▶ **EXCERPTED DATA**

----

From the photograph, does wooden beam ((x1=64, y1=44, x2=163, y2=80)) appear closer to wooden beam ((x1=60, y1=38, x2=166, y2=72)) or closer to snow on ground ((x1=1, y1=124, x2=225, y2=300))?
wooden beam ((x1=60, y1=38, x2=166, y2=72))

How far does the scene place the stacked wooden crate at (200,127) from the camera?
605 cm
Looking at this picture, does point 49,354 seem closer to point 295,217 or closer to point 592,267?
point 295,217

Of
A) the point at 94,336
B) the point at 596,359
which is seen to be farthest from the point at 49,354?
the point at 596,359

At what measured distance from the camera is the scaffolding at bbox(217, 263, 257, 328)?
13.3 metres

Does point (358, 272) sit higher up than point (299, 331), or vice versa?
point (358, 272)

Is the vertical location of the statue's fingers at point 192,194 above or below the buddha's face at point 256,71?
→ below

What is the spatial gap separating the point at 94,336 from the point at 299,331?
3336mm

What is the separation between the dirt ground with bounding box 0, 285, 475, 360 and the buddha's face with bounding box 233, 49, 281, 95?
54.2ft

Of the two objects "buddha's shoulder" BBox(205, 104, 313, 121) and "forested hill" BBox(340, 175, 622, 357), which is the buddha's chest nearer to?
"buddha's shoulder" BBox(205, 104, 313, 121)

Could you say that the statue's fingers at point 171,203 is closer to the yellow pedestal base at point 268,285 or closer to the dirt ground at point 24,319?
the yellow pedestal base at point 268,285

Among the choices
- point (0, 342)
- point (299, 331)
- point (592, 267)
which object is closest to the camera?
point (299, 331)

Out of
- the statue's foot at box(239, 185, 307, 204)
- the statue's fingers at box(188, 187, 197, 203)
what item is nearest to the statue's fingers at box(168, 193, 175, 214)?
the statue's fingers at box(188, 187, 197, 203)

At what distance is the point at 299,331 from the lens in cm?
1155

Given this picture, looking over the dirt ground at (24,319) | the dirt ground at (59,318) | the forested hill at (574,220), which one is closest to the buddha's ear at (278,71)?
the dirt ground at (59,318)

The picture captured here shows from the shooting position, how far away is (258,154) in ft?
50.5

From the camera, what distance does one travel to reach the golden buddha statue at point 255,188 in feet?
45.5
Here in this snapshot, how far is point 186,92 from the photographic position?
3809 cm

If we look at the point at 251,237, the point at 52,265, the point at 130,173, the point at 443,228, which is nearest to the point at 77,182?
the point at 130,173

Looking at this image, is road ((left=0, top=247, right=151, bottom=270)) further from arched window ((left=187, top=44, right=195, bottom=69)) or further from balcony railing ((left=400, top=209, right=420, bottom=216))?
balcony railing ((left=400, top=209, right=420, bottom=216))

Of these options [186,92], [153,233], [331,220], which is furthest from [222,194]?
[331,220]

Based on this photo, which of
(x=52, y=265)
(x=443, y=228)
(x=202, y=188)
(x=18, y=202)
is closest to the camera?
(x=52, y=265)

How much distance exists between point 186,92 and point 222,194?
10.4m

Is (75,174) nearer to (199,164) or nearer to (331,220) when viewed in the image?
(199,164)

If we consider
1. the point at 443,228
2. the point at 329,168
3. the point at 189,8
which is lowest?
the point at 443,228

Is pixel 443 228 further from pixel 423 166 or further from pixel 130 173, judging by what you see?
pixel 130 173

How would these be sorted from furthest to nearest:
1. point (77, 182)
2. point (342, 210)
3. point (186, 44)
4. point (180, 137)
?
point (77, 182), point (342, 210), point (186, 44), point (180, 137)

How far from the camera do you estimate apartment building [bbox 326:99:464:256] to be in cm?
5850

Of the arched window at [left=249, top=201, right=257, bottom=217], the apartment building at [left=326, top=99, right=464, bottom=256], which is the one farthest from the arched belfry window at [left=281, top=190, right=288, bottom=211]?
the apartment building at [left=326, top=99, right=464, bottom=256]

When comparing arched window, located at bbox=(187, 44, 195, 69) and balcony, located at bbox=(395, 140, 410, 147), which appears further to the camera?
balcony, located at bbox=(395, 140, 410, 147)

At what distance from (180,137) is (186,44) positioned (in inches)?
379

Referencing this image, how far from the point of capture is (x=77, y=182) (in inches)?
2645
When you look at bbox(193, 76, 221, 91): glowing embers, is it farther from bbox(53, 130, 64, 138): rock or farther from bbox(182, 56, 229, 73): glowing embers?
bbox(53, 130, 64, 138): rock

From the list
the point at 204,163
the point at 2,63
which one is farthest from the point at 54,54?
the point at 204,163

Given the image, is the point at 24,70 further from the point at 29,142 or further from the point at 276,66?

----

▶ **THE EXERCISE**
Rewrite the entries as a numbered list, from the line with "From the list" up to and including the final line of the entries, with blank lines omitted.

▶ **REPLY**
1. From the list
2. the point at 204,163
3. the point at 2,63
4. which one is farthest from the point at 54,54?
5. the point at 204,163
6. Given the image, is the point at 24,70 further from the point at 29,142 or further from the point at 276,66?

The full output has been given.